Stability Control Mechanism of High-Stress Roadway Surrounding Rock by Roof Fracturing and Rock Mass Filling

Abstract

Large deformation of roadway and coal bump failures have always been the focus in deep underground engineering. By considering the Lu’an mining district in China, the failure mode and stability improvement process of high-stress roadways were analysed with the field tests and numerical simulations. The field test results showed that a great amount of deformation and serious damage occurred in surrounding rocks during panel retreat due to the suspended roof. A novel approach employing roof fracturing and collapsed rock filling effect was adopted to maintain the roadway stability. A numerical model was established with the Universal Distinct Element Code (UDEC) to research the fracturing characteristics between the roadway and gob roofs and the stress change in the surrounding rock. The modelling results demonstrated that, without fracturing roof, the peak vertical stress of the coal pillar was 18.3 MPa and the peak vertical stress of the virgin coal rib was 15.6 MPa.
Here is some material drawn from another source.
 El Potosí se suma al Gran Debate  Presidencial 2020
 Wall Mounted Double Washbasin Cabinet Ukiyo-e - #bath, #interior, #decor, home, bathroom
The roadway was in a state of high stress. With fracturing roof, the peak vertical stress of coal pillar was 9.3 MPa and the peak vertical stress of virgin coal rib was 13.4 MPa. The fractured rock mass in the gob expanded in volume and provided supporting resistance to the overlying strata, which relieved stress concentrations in the coal pillar. Field measurement results indicated that the roadway large deformation was successfully resolved during excavation and panel retreat after implementing the novel approach, providing useful references for the application of this novel approach in similar coal mines.